GLOBAL FUND SECRETARIAT IS UNDERGOING A REORGANISATION
David GarmaiseArticle Type:
Article Number: 4
ABSTRACT The Global Fund Secretariat is in the midst of a reorganisation launched by the new General Manager, Gabriel Jaramillo.
The Global Fund Secretariat is in the midst of a reorganisation launched by the new General Manager (GM), Gabriel Jaramillo. The reorganisation won’t be complete until the end of March 2012, but the broad strokes have already been announced.
Under the new structure, there will be three major divisions reporting to the GM:
1. Grant Management (headed by Mark Edington)
2. Strategy, Investment and Impact (headed by Debrework Zewdie, the Deputy GM)
3. Resource Mobilization and Donor Relations (headed by Christoph Benn).
Under the old structure, there were five divisions (called clusters) plus a Deputy Executive Director, reporting to the Executive Director. (The GM has assumed all of the powers of the former Executive Director.) Although there will be fewer heads of divisions reporting to the GM under the new structure, eight support units will report directly to the GM, including Finance, Legal, Human Resources, and External Communications.
The Civil Society Team that existed under the old structure (in the Partnership Unit) has been disbanded. Some of its functions have been transferred to the new Grant Management Division. The Global Fund wants to ensure that the principle of civil society participation is integrated into all aspects of the Fund’s work, including the work of fund portfolio managers. In addition, a new unit, called “Political and Civil Society Advocacy” is being established in the Resource Mobilization and Donor Relations Division. The Global Fund hopes that the new unit will bring more civil society voices into the task of resource mobilisation.
In the new Grant Management Division, the largest of the three divisions, three units have been established to manage grants in what the Global Fund considers to be “high impact” countries.

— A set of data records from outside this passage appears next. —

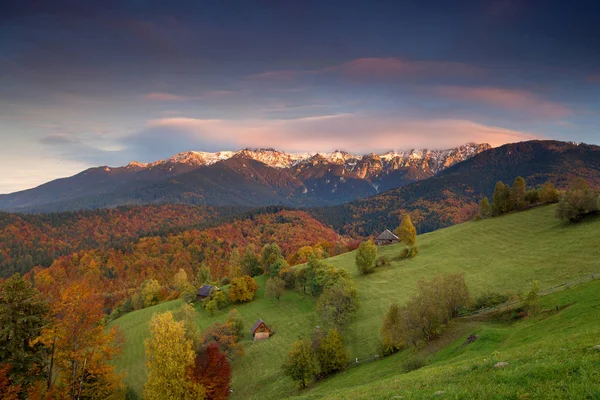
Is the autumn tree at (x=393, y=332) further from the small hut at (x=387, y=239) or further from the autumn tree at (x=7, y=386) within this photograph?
the small hut at (x=387, y=239)

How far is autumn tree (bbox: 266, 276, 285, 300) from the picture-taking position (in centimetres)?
9100

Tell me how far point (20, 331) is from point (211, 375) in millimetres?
20592

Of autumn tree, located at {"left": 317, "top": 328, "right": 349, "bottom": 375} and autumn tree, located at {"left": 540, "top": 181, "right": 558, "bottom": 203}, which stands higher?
autumn tree, located at {"left": 540, "top": 181, "right": 558, "bottom": 203}

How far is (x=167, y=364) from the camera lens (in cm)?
3478

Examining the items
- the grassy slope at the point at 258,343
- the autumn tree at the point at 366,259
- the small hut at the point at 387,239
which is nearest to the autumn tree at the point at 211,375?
the grassy slope at the point at 258,343

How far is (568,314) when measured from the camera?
3167cm

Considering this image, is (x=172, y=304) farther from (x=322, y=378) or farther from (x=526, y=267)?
(x=526, y=267)

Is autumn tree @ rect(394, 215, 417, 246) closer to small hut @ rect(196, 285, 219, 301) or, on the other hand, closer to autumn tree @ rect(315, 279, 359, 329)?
autumn tree @ rect(315, 279, 359, 329)

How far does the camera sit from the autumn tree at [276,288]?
9100 centimetres

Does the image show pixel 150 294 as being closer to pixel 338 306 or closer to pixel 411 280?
pixel 338 306

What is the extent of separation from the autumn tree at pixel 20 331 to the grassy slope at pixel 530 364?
81.1 feet

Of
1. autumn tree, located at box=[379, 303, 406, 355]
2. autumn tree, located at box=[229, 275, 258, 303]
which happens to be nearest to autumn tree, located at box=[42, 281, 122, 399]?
autumn tree, located at box=[379, 303, 406, 355]

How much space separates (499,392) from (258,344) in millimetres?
60054

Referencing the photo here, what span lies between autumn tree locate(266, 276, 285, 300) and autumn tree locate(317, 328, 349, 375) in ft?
139
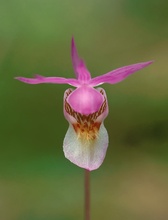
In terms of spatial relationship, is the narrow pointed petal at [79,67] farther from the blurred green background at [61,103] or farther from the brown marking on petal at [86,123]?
the blurred green background at [61,103]

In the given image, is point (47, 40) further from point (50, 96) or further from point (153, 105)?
point (153, 105)

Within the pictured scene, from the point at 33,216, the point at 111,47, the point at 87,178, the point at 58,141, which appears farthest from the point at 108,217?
the point at 111,47

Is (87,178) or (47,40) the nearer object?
(87,178)

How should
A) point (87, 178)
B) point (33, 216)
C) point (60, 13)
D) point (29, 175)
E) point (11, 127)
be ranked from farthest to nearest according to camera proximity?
1. point (60, 13)
2. point (11, 127)
3. point (29, 175)
4. point (33, 216)
5. point (87, 178)

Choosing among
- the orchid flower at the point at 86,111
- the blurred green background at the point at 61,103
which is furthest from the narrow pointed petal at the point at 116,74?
the blurred green background at the point at 61,103

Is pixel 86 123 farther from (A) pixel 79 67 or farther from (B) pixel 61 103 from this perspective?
(B) pixel 61 103

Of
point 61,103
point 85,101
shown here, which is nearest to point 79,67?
point 85,101

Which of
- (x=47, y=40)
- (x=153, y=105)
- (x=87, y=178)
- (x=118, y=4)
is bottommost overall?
(x=87, y=178)
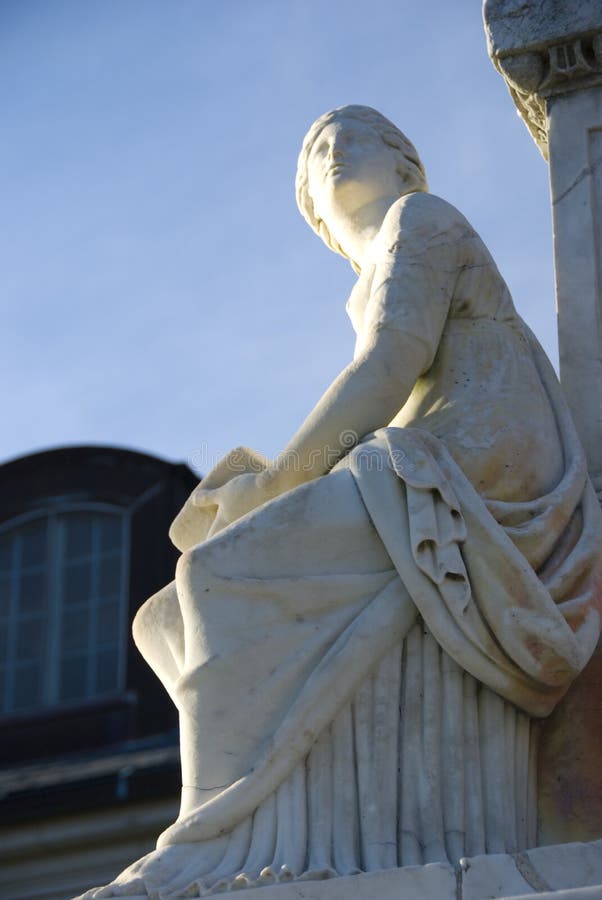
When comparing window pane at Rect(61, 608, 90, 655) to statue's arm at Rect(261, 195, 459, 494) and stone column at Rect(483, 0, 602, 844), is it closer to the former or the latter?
stone column at Rect(483, 0, 602, 844)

Two of the units will manage high impact grants in Africa, and the third will manage high impact grants in Asia. Collectively, these three units will manage grants in countries that account for more than 70% of the global burden of HIV/AIDS, TB and malaria. Other grants in Africa and Asia, as well as all grants in other regions, will be managed by two other units.
In a letter to Board members, Mr Jaramillo said that the new structure will result in a Secretariat that is “more responsive and more effective” and that the new structure will simplify administrative processes and strengthen financial management.
The restructuring will not change the overall number of positions in the Secretariat which is currently set at 605.
More details will be announced once the reorganisation is complete.